Military Members Speak Out Against Vaccine Mandates: ‘Servicemembers Should Be Given the Right to Decline’

Several members of the U.S. military are expressing their grave concerns as the Pentagon issues a coronavirus vaccine mandate on U.S. servicemembers, warning the mandate could majorly impact military readiness as many other military members, they say, feel the same way but are not speaking out for fears of consequences.

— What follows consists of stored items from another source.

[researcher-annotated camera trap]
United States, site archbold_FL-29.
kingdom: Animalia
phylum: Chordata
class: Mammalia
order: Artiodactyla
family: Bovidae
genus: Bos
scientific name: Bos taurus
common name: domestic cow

Rep. Thomas Massie (R-KY), who introduced HR 3860, a bill to prohibit “any requirement that a member of the Armed Forces receive a vaccination against COVID-19,” in June, held a conference call with members of the military Friday, where they offered their perspectives and concerns moving forward as the government imposes this mandate, on the condition of anonymity.

“There was a lot of indirect pressure to be vaccinated before it was even mandatory. And that’s coming from our peers and especially during our basic training where … the people in charge of us were always making like indirect comments,” a cadet at the Air Force Academy said, adding there is “always an underlying kind of bias if we weren’t [vaccinated],” which she described as “frustrating.”

“We get a lot of pressure from our commanders … and they tell you these sob stories to heavily persuade you, and it’s borderline harassment,” one Air Force member added, explaining how he may need to “restart” if the vaccine becomes mandatory.